[Problem to work on] Transcribe each record exactly. Include every one.

[Available data]
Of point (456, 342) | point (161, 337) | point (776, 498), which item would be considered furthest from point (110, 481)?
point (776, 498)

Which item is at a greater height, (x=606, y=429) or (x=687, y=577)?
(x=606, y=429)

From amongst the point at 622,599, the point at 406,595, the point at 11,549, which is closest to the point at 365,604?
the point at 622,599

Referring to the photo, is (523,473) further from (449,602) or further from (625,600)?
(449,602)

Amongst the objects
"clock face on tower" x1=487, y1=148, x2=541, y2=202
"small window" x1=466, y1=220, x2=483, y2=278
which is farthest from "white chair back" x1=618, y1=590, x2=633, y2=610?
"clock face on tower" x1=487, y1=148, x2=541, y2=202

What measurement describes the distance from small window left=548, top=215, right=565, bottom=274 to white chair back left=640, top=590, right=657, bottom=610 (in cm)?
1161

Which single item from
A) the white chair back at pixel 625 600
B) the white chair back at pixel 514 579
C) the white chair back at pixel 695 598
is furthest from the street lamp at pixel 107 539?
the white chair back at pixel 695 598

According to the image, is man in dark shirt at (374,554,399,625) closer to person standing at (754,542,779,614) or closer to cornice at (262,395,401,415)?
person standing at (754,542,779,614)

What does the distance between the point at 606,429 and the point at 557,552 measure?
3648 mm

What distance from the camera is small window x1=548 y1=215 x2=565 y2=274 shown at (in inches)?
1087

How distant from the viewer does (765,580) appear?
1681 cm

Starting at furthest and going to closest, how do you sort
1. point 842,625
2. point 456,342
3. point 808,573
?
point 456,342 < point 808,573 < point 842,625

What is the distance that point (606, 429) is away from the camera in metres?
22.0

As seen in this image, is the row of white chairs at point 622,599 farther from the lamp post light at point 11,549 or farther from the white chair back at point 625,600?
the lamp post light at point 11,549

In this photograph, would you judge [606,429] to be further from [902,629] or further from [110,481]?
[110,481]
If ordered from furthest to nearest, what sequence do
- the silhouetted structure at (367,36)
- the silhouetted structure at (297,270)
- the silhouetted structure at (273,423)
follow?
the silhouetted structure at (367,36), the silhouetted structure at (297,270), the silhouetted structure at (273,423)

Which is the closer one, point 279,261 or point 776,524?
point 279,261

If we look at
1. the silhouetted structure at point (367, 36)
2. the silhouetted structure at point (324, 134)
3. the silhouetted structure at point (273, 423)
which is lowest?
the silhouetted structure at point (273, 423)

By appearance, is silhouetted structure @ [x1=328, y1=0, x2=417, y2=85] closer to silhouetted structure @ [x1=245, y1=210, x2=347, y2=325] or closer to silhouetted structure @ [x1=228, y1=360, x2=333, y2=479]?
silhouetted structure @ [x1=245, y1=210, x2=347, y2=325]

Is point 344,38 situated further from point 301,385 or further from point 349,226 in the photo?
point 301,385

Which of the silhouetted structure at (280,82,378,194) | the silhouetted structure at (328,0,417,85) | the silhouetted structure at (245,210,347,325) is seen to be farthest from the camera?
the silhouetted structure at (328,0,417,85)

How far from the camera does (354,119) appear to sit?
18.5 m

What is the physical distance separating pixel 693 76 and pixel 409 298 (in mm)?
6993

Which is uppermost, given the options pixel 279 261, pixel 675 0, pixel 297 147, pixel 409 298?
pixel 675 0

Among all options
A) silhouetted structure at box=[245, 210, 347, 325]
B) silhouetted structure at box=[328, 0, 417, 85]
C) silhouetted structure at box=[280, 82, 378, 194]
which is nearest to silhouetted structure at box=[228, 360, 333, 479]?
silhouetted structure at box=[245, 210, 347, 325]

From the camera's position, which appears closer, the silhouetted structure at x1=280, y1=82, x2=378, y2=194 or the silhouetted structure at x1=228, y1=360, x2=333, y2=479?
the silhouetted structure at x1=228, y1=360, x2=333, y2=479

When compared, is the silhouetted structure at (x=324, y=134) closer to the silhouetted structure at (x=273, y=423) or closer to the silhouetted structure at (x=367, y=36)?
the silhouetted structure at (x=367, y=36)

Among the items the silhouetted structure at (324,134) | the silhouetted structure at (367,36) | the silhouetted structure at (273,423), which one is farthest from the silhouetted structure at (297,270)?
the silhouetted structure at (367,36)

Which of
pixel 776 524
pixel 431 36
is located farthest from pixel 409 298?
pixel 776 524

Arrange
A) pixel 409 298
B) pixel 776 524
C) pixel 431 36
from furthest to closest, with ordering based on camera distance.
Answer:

[Final result]
Of point (456, 342) | point (161, 337) | point (776, 498), which item would be considered furthest from point (110, 481)?
point (776, 498)

Which item is at a greater height, (x=606, y=429) or (x=687, y=577)?
(x=606, y=429)

From amongst the point at 622,599, the point at 406,595, the point at 11,549, which is closest to the point at 365,604?
the point at 622,599

Referring to the photo, is (523,473) further from (449,602) or further from (625,600)?
(449,602)

Amongst the objects
"clock face on tower" x1=487, y1=148, x2=541, y2=202
"small window" x1=466, y1=220, x2=483, y2=278
which is farthest from "white chair back" x1=618, y1=590, x2=633, y2=610?
"clock face on tower" x1=487, y1=148, x2=541, y2=202

What measurement describes the distance from small window left=548, top=215, right=565, bottom=274 to white chair back left=640, top=590, right=657, bottom=610 (in cm)?
1161

Which single item from
A) the white chair back at pixel 625 600
B) the white chair back at pixel 514 579
C) the white chair back at pixel 695 598
is furthest from the street lamp at pixel 107 539?
the white chair back at pixel 695 598

According to the image, is man in dark shirt at (374,554,399,625) closer to person standing at (754,542,779,614) or closer to cornice at (262,395,401,415)?
person standing at (754,542,779,614)

What does the distance between the point at 606,429 and the point at 557,552 measure?
3648 mm

What distance from the camera is small window x1=548 y1=215 x2=565 y2=274 shown at (in inches)?
1087

How distant from the viewer does (765,580) appear?
1681 cm

Starting at furthest and going to closest, how do you sort
1. point 842,625
2. point 456,342
3. point 808,573
?
point 456,342 < point 808,573 < point 842,625

What is the distance that point (606, 429) is away from the camera in metres?
22.0

As seen in this image, is the row of white chairs at point 622,599 farther from the lamp post light at point 11,549 or farther from the white chair back at point 625,600?
the lamp post light at point 11,549

In this photograph, would you judge [606,429] to be further from [902,629] or further from [110,481]?
[110,481]
If ordered from furthest to nearest, what sequence do
- the silhouetted structure at (367,36)
- the silhouetted structure at (297,270)
- the silhouetted structure at (273,423)
follow?
the silhouetted structure at (367,36), the silhouetted structure at (297,270), the silhouetted structure at (273,423)

Which is the closer one, point 279,261 or point 776,524?
point 279,261

If we look at
1. the silhouetted structure at point (367, 36)
2. the silhouetted structure at point (324, 134)
3. the silhouetted structure at point (273, 423)
which is lowest?
the silhouetted structure at point (273, 423)

By appearance, is silhouetted structure @ [x1=328, y1=0, x2=417, y2=85] closer to silhouetted structure @ [x1=245, y1=210, x2=347, y2=325] or closer to silhouetted structure @ [x1=228, y1=360, x2=333, y2=479]?
silhouetted structure @ [x1=245, y1=210, x2=347, y2=325]

Is point 344,38 situated further from point 301,385 or further from point 349,226 in the photo?
point 301,385

Which of the silhouetted structure at (280,82,378,194) | the silhouetted structure at (328,0,417,85) | the silhouetted structure at (245,210,347,325) is seen to be farthest from the camera?
the silhouetted structure at (328,0,417,85)

How far from the camera does (354,119) appear to sit?
18.5 m

What is the physical distance separating pixel 693 76 and pixel 409 298 (in mm)?
6993

Which is uppermost, given the options pixel 279 261, pixel 675 0, pixel 297 147, pixel 409 298?
pixel 675 0

Among all options
A) silhouetted structure at box=[245, 210, 347, 325]
B) silhouetted structure at box=[328, 0, 417, 85]
C) silhouetted structure at box=[280, 82, 378, 194]
which is nearest to silhouetted structure at box=[228, 360, 333, 479]?
silhouetted structure at box=[245, 210, 347, 325]

From the camera's position, which appears closer, the silhouetted structure at x1=280, y1=82, x2=378, y2=194 or the silhouetted structure at x1=228, y1=360, x2=333, y2=479?
the silhouetted structure at x1=228, y1=360, x2=333, y2=479

When compared, is the silhouetted structure at (x=324, y=134) closer to the silhouetted structure at (x=273, y=423) or closer to the silhouetted structure at (x=367, y=36)?
the silhouetted structure at (x=367, y=36)

Among the items the silhouetted structure at (324,134) | the silhouetted structure at (367,36) | the silhouetted structure at (273,423), which one is farthest from the silhouetted structure at (297,270)?
the silhouetted structure at (367,36)

Which of
pixel 776 524
pixel 431 36
is located farthest from pixel 409 298?
pixel 776 524

Arrange
A) pixel 409 298
B) pixel 776 524
C) pixel 431 36
from furthest to closest, with ordering based on camera distance.
Answer:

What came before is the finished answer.